Proper modeling of the illumination chambers requires a thoughtful choice for the reflectivity, transmission, and scattering characteristics of the various surfaces involved. In our case we only have three distinct surfaces: (1) aluminum foil-lined enclosure walls, (2) polished chrome lamp fixture surfaces, and (3) mask surfaces. The surface property values we selected are summarized in Table 1. The aluminum foil is typically crinkled after installation. Also, we use the matte side (as opposed to the shiny side) for a more diffuse reflection, so we do not treat the foil like a smooth specular reflecting surface, but instead use 70% Lambertian scattering as a convenient, albeit speculative, approximation.

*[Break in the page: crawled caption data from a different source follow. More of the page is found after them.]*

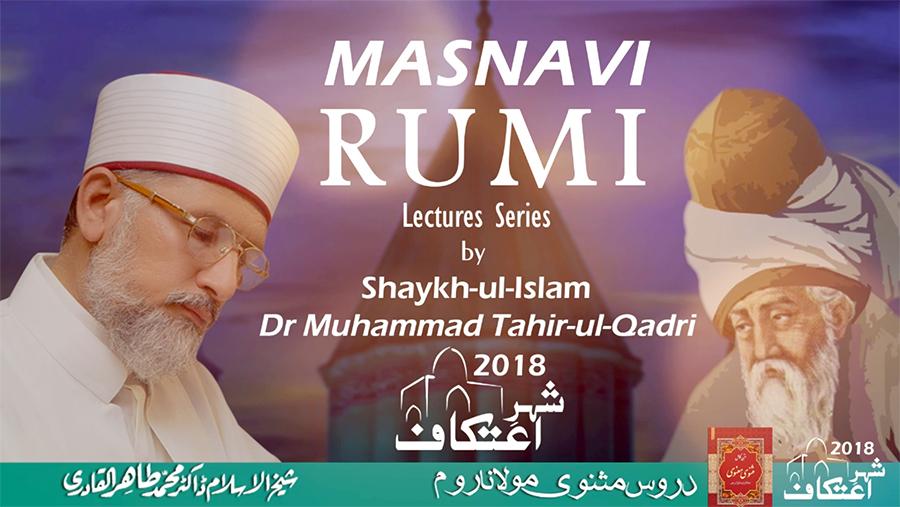 Exclusive Lectures on Masnavi Rumi by Shaykh-ul-Islam Dr Muhammad Tahir-ul-Qadri in Itikaf 2018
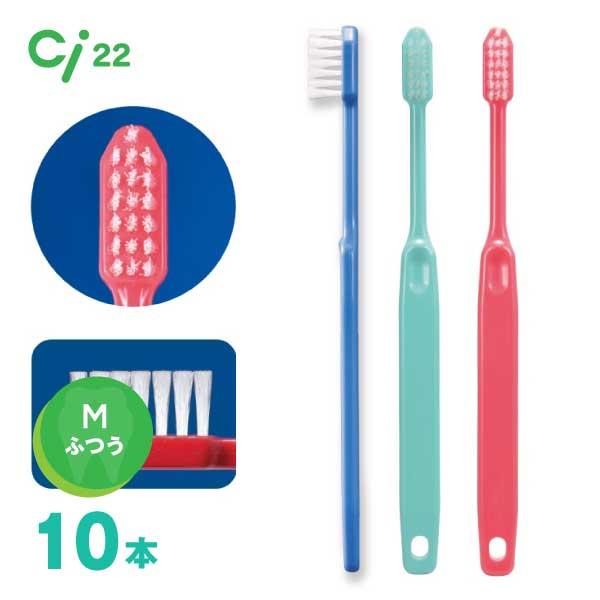 (メール便送料無料)Ci 歯ブラシ 22 M(ふつう)(10本)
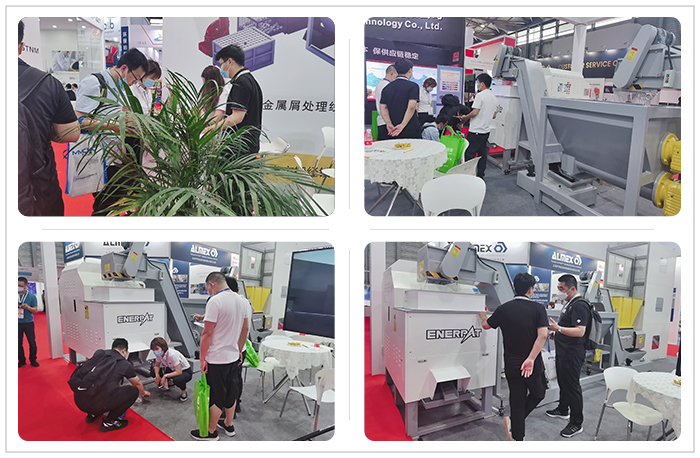 2021上海国际铝工业展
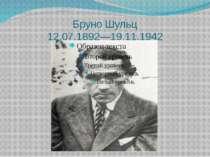 Бруно Шульц 12.07.1892—19.11.1942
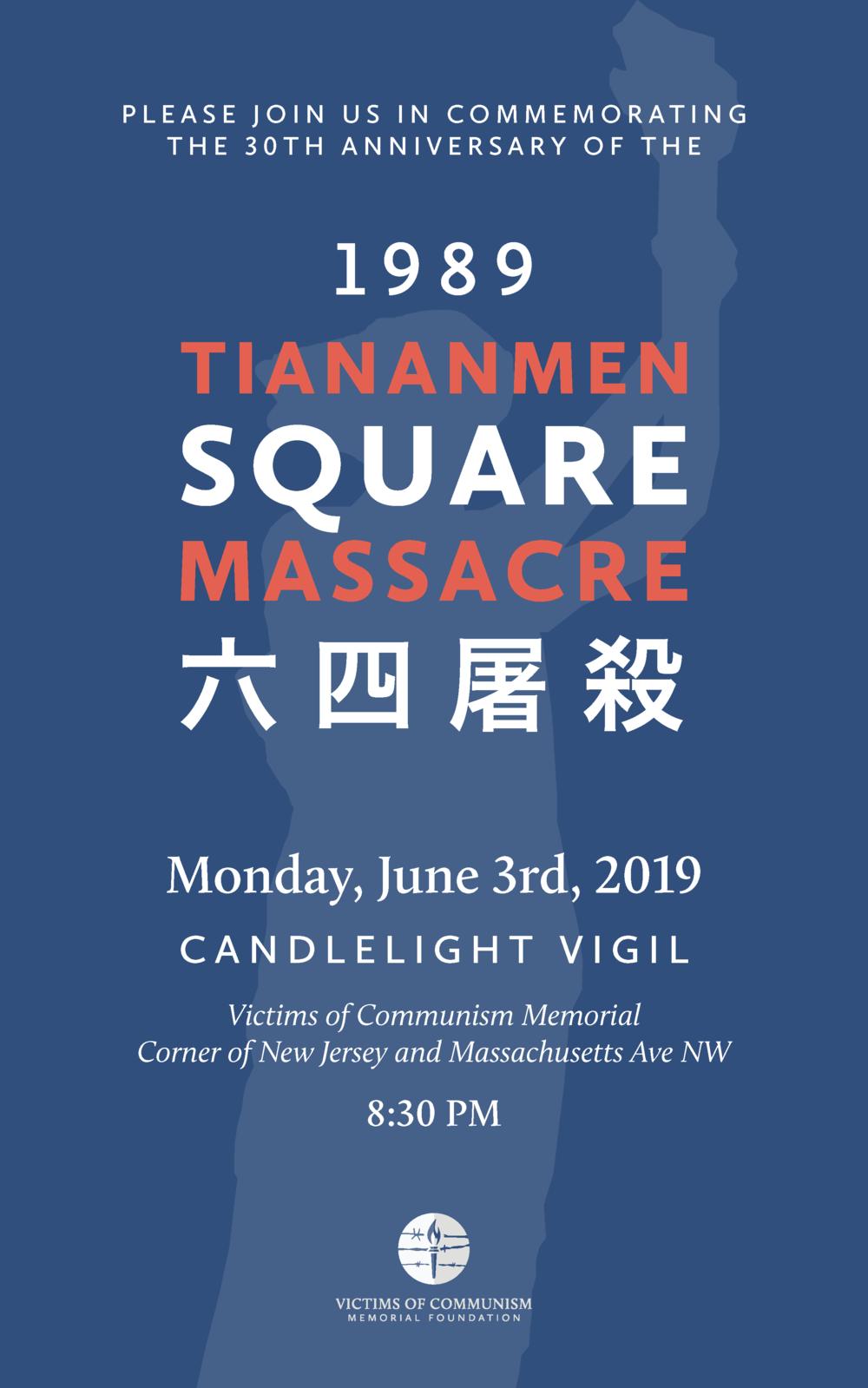 Tiananmen Event June 3.png
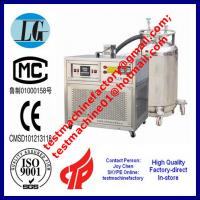China CDW-196 liquid Nitrogen Cooling Chamber for impact test specimen cooling on sale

The reflectivity and transmission can be easily implemented with an “IDEAL” coating by adding the following lines to the COATING.DAT file (and renaming the file so it is not overwritten by a subsequent OpticStudio version update):

! IDEAL <name> T R TIR

IDEAL R.73_T.00 0.00 0.73

IDEAL R.80_T.00 0.00 0.80

IDEAL R.05_T.01 0.01 0.05

The scattering properties are specified in the “Coat/Scatter” portion of an object’s properties tab. Figure 5 shows an example for the cabinet walls. For Lambertian scattering, we specify that five scattered rays be randomly generated for each incident ray. Note that the only object with a nonzero surface transmission is a mask, so in general with scattering turned on, a ray incident on a mask will split into reflected and transmitted ray groups. However, to help reduce the computational load, we opt to use the “Simple Ray Splitting” feature that forces either the reflected ray segment group or the transmitted ray segment group to be generated, but not both. The choice is random for each incident ray, with the relative probabilities determined by the values of R and T. To properly account for the surface properties, and to ignore occasional (but typically very rare) ray trace errors, simulations should be executed with the options indicated in the upper portion of Fig. 6.

 

Fig. 6. Upper, nonsequential ray trace control settings; lower, parameter values that affect the number of ray segments created during a simulation run.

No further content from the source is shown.